Compiti dell'esercizio:
A. Trascrivi dall'articolo sulla Street Art a Tormarancia il passo compreso tra "Ma la serata, davanti" e "cittadini che invecchiano.", estremi inclusi.
B. Scrivi il seguito dell'articolo sulla Street Art a Tormarancia, riprendendo subito dopo l'ultima frase riportata.

Testo selezionato:
########################################

LUCA BARBARESCHI ED EMMANUELE EMANUELE, UNITI NELLA LOTTA PER SALVARE ROMA DAI MARZIANI – ‘’LA STREET ART PORTA A TORMARANCIA PIÙ ROMANI CHE AL COLOSSEO E PIÙ VISITATORI DI TUTTI I POLI MUSEALI ROMANI, A COMINCIARE DA MAXXI E MACRO’’
Dagoreport
L'unico antidoto vero ai mali di Roma (sindaci improbabili, conti dei ristoranti certi, incapacità amministrative e corruzione che alimentano piccole e meno piccole criminalità), o almeno una linea di resistenza e di speranza concreta, e' la cultura. Se ne è avuta una prova l’altra sera, con l'incontro tra due realtà, una piccola e agli inizi, e l'altra che rappresenta il più rilevante soggetto italiano no profit che investe in cultura, sanità e istruzione a vantaggio dei più deboli:
Luca Barbareschi, direttore artistico del Teatro Eliseo, una delle istituzioni culturali romane che con la sua gestione sta uscendo dall'immobilismo, ha invitato Emmanuele Emanuele, presidente della Fondazione Roma a parlare della Street Art da lui promossa e sostenuta che porta a Tormarancia più romani che al Colosseo e più visitatori di tutti i poli museali romani, a cominciare da Maxxi e Macro, che ha già contaminato i classici di Arezzo e che come prossime tappe avrà Latina e i silos del porto di Catania.
Ma la serata, davanti agli abitanti del popolare quartiere romano risanato e rinvigorito dai murales di grandi artisti internazionali scelti dalla Fondazione, ha usato la Street Art come pretesto per tutto quello che Roma e l'Italia possono essere e non sono in fatto di utilizzo della cultura come fattore reale di sviluppo e per tutto quello che il welfare italiano ed europeo non riesce più a fare per i suoi cittadini che invecchiano.
Emanuele, in un intervento in cui accanto alla solita passione non ha nascosto anche l'amarezza per la lotta contro i mulini a vento che i privati no profit come lui sono costretti a ingaggiare ogni giorno contro burocrazie e statalisti del tempo perduto, ha denunciato nell'ordine: "la ridicola spesa dedicata alla cultura dal nostro Paese, solo lo 0,1 per cento del prodotto interno lordo; il welfare, gia' vanto dell'Europa e dell'Italia che ora si trasforma in "warfare", una tragedia per i meno fortunati che non potranno averlo più dallo Stato mentre la politica non incoraggia sussidiarietà e terzo settore; il Mezzogiorno abbandonato a se stesso, all'emigrazione dei suoi abitanti o alla disoccupazione cronica, esattamente come negli scritti di Sidney Sonnino che leggevo negli anni giovanili".

########################################

Estratti dei dati:
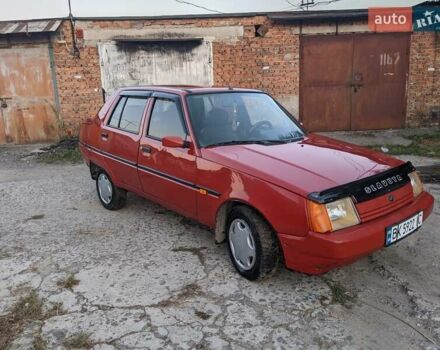 Красный ЗАЗ 1103 Славута, объемом двигателя 1.2 л и пробегом 73 тыс. км за 1100 $, фото 3 на Automoto.ua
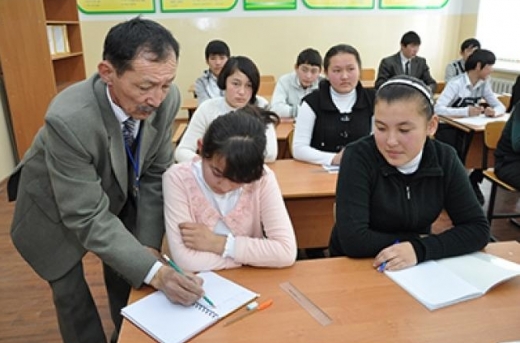 ەر مۇعالىمدەر نەگە از؟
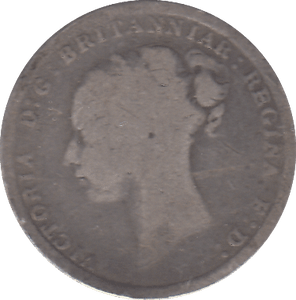 1880 THREEPENCE ( FILLER ) - THREEPENCE - Cambridgeshire Coins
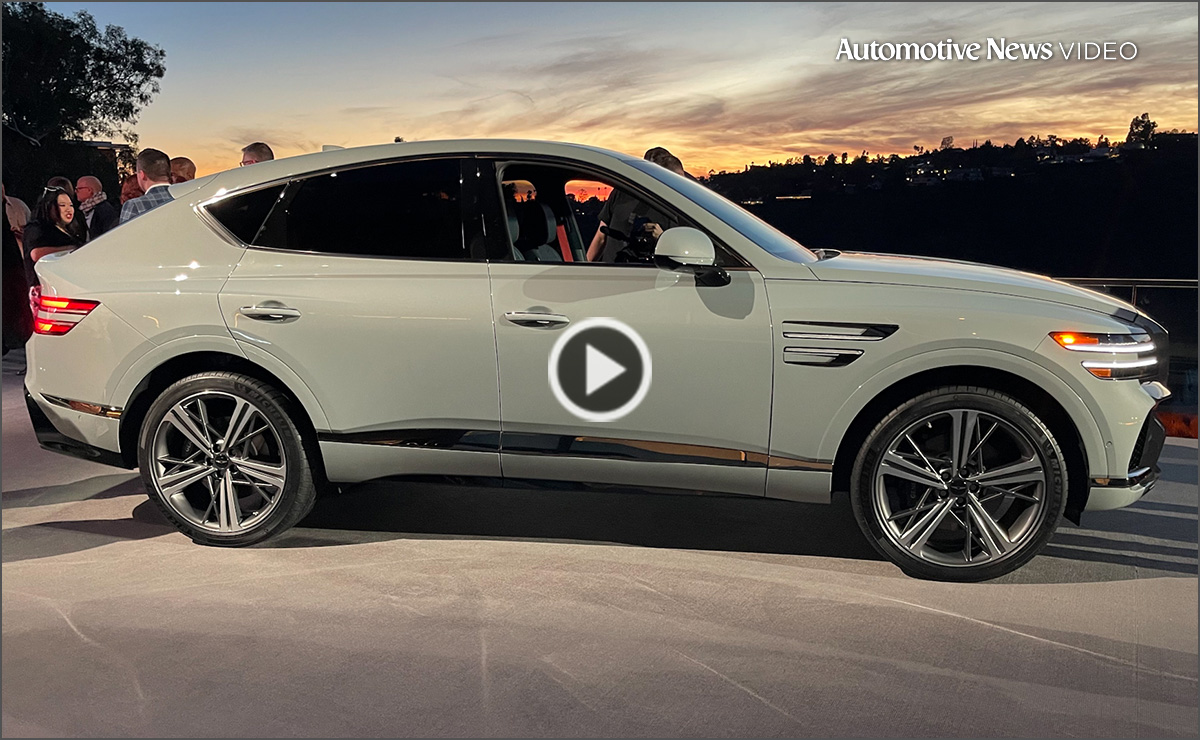 Automotive News Video: 2023 L.A. Auto Show preview: Hyundai, Kia and ...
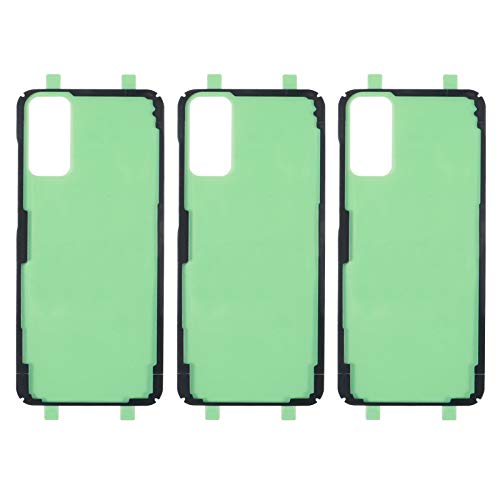 D-FLIFE 3pcs OEM Original Back Rear Cover Battery Cover Sticker Adhesive Glue Tape Replacement for Samsung Galaxy S20 (for S20) 2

########################################

Risultati:
A.
Ma la serata, davanti agli abitanti del popolare quartiere romano risanato e rinvigorito dai murales di grandi artisti internazionali scelti dalla Fondazione, ha usato la Street Art come pretesto per tutto quello che Roma e l'Italia possono essere e non sono in fatto di utilizzo della cultura come fattore reale di sviluppo e per tutto quello che il welfare italiano ed europeo non riesce più a fare per i suoi cittadini che invecchiano.

B.
E poi le battaglie civili e culturali, sulle quali non molla di un centimetro ma che, a causa di precise responsabilità, nemmeno avanzano: "La situazione delle Sovrintendenze e' sempre la stessa, la gestione dei musei pubblici e comunali resta quella che mi costrinse qualche anno fa a lasciare la presidenza delle Scuderie del Quirinale e di Palazzo delle Esposizioni perché chiedevo che i relativi bilanci venissero approvati subito e non un anno e mezzo dopo, con tutto quello che questo significa; la storia dell'arte che non si studia più a scuola;
il Comune di Roma che da tre anni non da' il suo via libera al villaggio per i malati di Alzheimer che voglio costruire sui terreni appositamente comprati dalla Fondazione alla Bufalotta: i nostri pensosi burocrati ci chiedono persino di garantire che il Tevere, che pure è distante, non esonderà per i prossimi 200 anni; il Museo dell'Africa Orientale abbandonato a languire senza affidarcene la gestione come avevo chiesto, eppure li c'è un pezzo di memoria nazionale sul quale la Fondazione avrebbe investito 10 milioni di euro.
Ovviamente ora, dopo tanti dinieghi, non sono più interessato". Esempi recenti, ai quali Emanuele ne ha aggiunto uno che un po' cambia sapore persino all'esempio positivo di Tormarancia: "Le palazzine del quartiere non hanno ascensore, avevo chiesto di poterne costruire uno affinché un giovane disabile potesse salire e scendere senza pesare sulle spalle dei genitori. Anche qui non abbiamo avuto l'autorizzazione".
E, alla fine, l'esortazione lucida e accorata a guardare con amicizia e comprensione all'immigrazione: "Siamo stati a lungo un popolo di emigranti, 27 milioni di italiani tra il 1860 e il 1920 hanno fatto la fortuna e la grandezza di paesi come gli Stati Uniti, l'Argentina, il Venezuela, l'Australia. Io sono ispanico-siciliano, non europeo. In Sicilia hanno convissuto per secoli, e oggi lo fanno i loro discendenti, arabi, spagnoli, francesi, nordici. E il Maghreb e' l'area cruciale dove si decide la futura identità dell'Europa: la Fondazione sta intervenendo a sostenere la cultura, i beni culturali, l'istruzione, il ruolo cruciale delle donne prime vittime delle cosiddette primavere arabe. Oggi non possiamo non dirci maghrebini".